US Federal Reserve’s three 2024 rate cuts on track amid slower easing
Federal Reserve chair Jerome Powell has, however, cautioned stickier than anticipated inflation means policymakers shouldn’t be “dismissing data that we don’t like.”
Federal Reserve officials didn’t significantly change their outlook for delivering interest-rate cuts later this year despite solid growth and firmer-than-anticipated inflation in recent months.
Most officials pencilled in three rate cuts this year in new projections, the same as in December. The central bank held steady its benchmark federal-funds rate in a range between 5.25 per cent and 5.5 per cent, a 23-year high.
Federal Reserve Chair Jerome Powell said the central bank would hold interest rates steady for now, while signalling rate cuts could be warranted later this year.
The economic projections released Wednesday were the subject of intense focus on Wall Street because investors crave more information about how inflation readings for January and February influenced the Fed’s outlook.

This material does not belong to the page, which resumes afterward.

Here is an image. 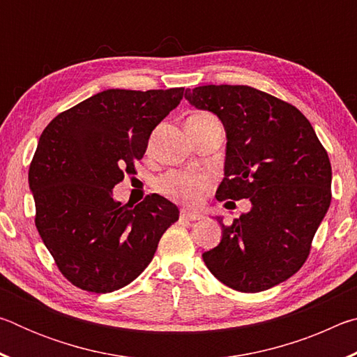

Stronger price pressures this year interrupted a streak of cooler reports in the second half of last year, raising questions over whether inflation will return to the Fed’s 2 per cent target as quickly as officials and investors have anticipated.
Fed Chair Jerome Powell conceded that inflation had been stickier than anticipated over the last two months and cautioned that policymakers shouldn’t be “dismissing data that we don’t like.”
But he said officials had expected the inflation decline might be “bumpy” and it was too soon to say the recent trajectory of lower inflation had stalled or reversed.
“We don’t really know if this is a bump on the road or something more. We’ll have to find out,” he said. “Here are some bumps. Are they more than bumps?”
Ahead of the release of those projections and the Fed’s policy statement, investors anticipated the Fed would cut rates three times this year, with better than even odds that the first move would occur by June. The Fed meets one more time before that, on April 30-May 1.
Fed officials also expect inflation, excluding volatile food and energy prices, to end the year at a modestly higher level than they expected in December — at 2.6 per cent instead of 2.4 per cent. Those prices rose 2.8 per cent in January.
Officials marked up their growth outlook for 2024, with most expecting gross domestic product to expand by 2.1 per cent.
Still, the projections showed some officials expect fewer cuts this year than they did in December. They pencilled in a modestly slower pace of rate reductions next year, with their benchmark rate settling out just below 4 per cent at the end of 2025 and slightly above 3 per cent after that.
The Fed-funds rate influences other borrowing costs throughout the economy, such as on mortgages, credit cards and business loans. The 30-year fixed-rate mortgage stood at roughly 6.7 per cent last week, down from an October high of 7.8 per cent, according to Freddie Mac.
The Fed began raising rates from near zero two years ago and lifted them at the fastest pace in 40 years to combat inflation that also soared to a four-decade high. Officials increased rates most recently in July.
At that time, many economists and some inside the Fed anticipated that the central bank’s rate increases to bring inflation down would lead to higher unemployment and a recession. But economic growth has shown surprising resilience even as wage and price increases have slowed thanks to healed supply chains and an influx of workers into the labour force.
Since officials last met in January, economic data has done little to resolve a debate over whether the Fed should pre-emptively take back any of the increases it made last year, when many worried inflation might settle above 3 per cent.
The inflation setback in January and February reversed a recent sharp slowdown and underscored the cautious stance many Fed officials adopted at their January meeting around cutting rates. It has likely emboldened those who think reductions won’t be warranted this year unless the economy slows sharply.
Higher housing prices and a stock market up nearly 20 per cent since November are boosting wealth and thus supporting consumption, especially of high-income households. The price of bitcoin has recently surged to records, a sign of exuberant risk-taking.
Other reports, however, suggest consumer spending has cooled, and hiring surveys have been mixed. The most widely watched measure of employment growth has been solid, but earlier reports have been revised down by historically large margins. Wage growth has continued to slow and unemployment has steadily inched up, from 3.4 per cent last April to 3.9 per cent in February.
Those readings could provide fodder to Fed officials who are concerned about leaving rates at their current level for too long.
The stakes are high for Fed officials, who are trying to navigate two risks. One is that they ease too soon, allowing inflation to become entrenched at a level above their 2 per cent target. The other is that they move too slowly and the economy crumples under the weight of higher rates.
US Democrats are nervous that higher rates are sapping consumer sentiment and risking a slowdown ahead of November’s elections.
This week, a handful of the most liberal politicians called on Powell to cut rates. Fed officials say they don’t weigh political considerations when deciding interest-rate policy.
President Joe Biden earlier this month said he was hopeful the Fed would be able to follow through on its projections of lower rates. “I can’t guarantee it, but I’ll bet you those rates come down more, because I bet you that little outfit that sets interest rates is going to [bring them] down,” he said at a campaign rally.